Br J Pharmacol. 2008 May 19;

Authors: Dennis I, Whalley BJ, Stephens GJ

Background and purpose:We have recently shown that the phytocannabinoid Delta(9)-tetrahydrocannabivarin (Delta(9)-THCV) and the CB(1) receptor antagonist AM251 increase inhibitory neurotransmission in mouse cerebellum and also exhibit anticonvulsant activity in a rat piriform cortical (PC) model of epilepsy. Possible mechanisms underlying cannabinoid actions in the CNS include CB(1) receptor antagonism (by displacing endocannabinergic tone) or inverse agonism at constitutively active CB(1) receptors. Here, we investigate the mode of cannabinoid action in [(35)S]GTPgammaS binding assays.Experimental approach:Effects of Delta(9)-THCV and AM251 were tested either alone or against WIN55,212-2-induced increases in [(35)S]GTPgammaS binding in mouse cerebellar and PC membranes. Effects on non-CB receptor expressing CHO-D(2) cell membranes were also investigated.Key results:Delta(9)-THCV and AM251 both acted as potent antagonists of WIN55,212-2-induced increases in [(35)S]GTPgammaS binding in cerebellar and PC membranes (Delta(9)-THCV: pA(2)=7.62 and 7.44 respectively; AM251: pA(2)=9.93 and 9.88 respectively).
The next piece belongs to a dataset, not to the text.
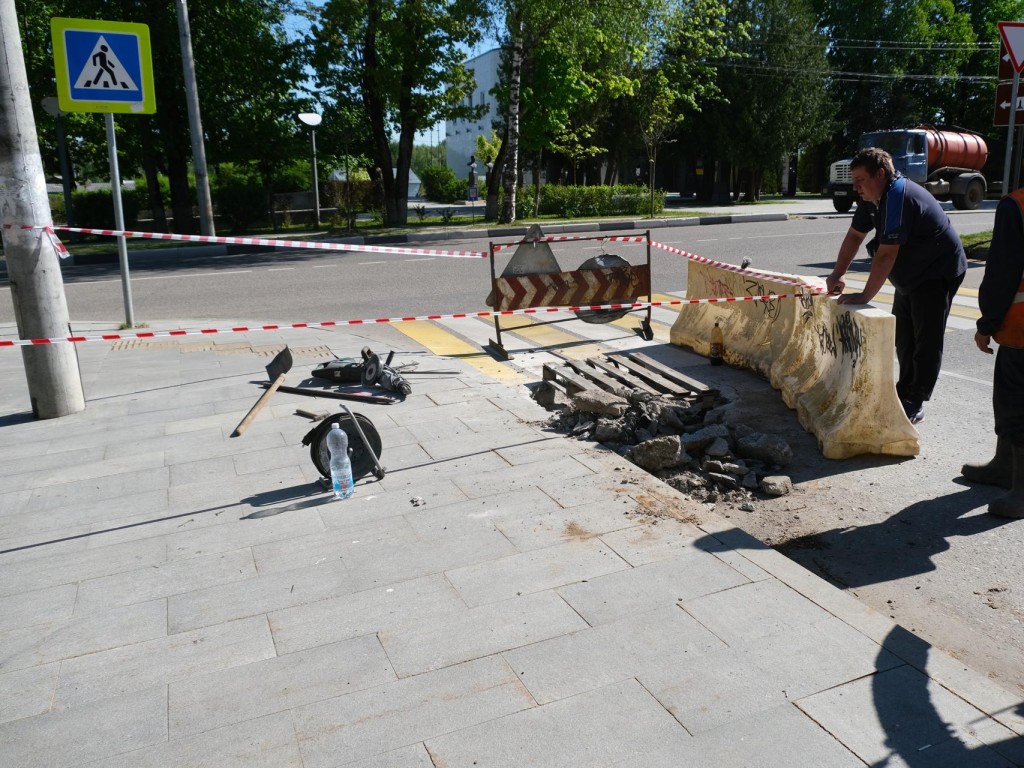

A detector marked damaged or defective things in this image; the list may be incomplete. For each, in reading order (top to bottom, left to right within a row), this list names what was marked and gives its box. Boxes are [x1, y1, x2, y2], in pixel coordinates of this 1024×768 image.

broken concrete rubble [540, 382, 794, 505]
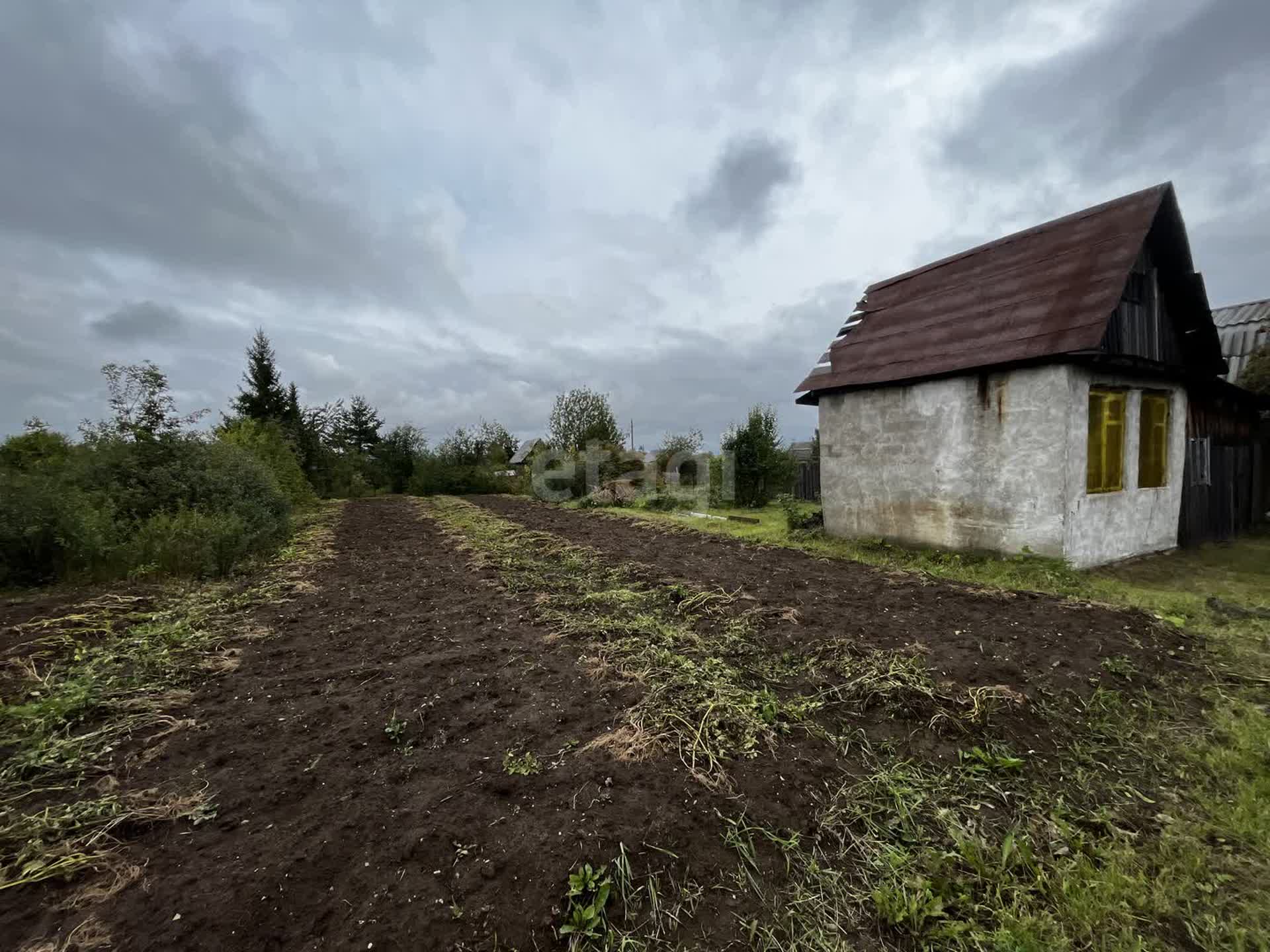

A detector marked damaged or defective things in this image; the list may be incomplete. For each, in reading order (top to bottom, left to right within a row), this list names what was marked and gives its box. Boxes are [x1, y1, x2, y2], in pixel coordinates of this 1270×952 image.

rusty metal roof sheet [797, 184, 1173, 396]
rusty metal roof sheet [1208, 301, 1270, 383]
At micromolar concentrations, Delta(9)-THCV or AM251 alone caused significant decreases in [(35)S]GTPgammaS binding; Delta(9)-THCV caused larger decreases than AM251. When applied alone in CHO-D(2) membranes, Delta(9)-THCV and AM251 also caused concentration-related decreases in G protein activity.Conclusions and implications:Delta(9)-THCV and AM251 act as CB(1) receptors antagonists in the cerebellum and PC, with AM251 being more potent than Delta(9)-THCV in both brain regions. Individually, Delta(9)-THCV or AM251 exhibited similar potency at CB(1) receptors in the cerebellum and the PC. At micromolar concentrations, Delta(9)-THCV and AM251 caused a non-CB receptor-mediated depression of basal [(35)S]GTPgammaS binding.British Journal of Pharmacology advance online publication, 19 May 2008; doi:10.1038/bjp.2008.190.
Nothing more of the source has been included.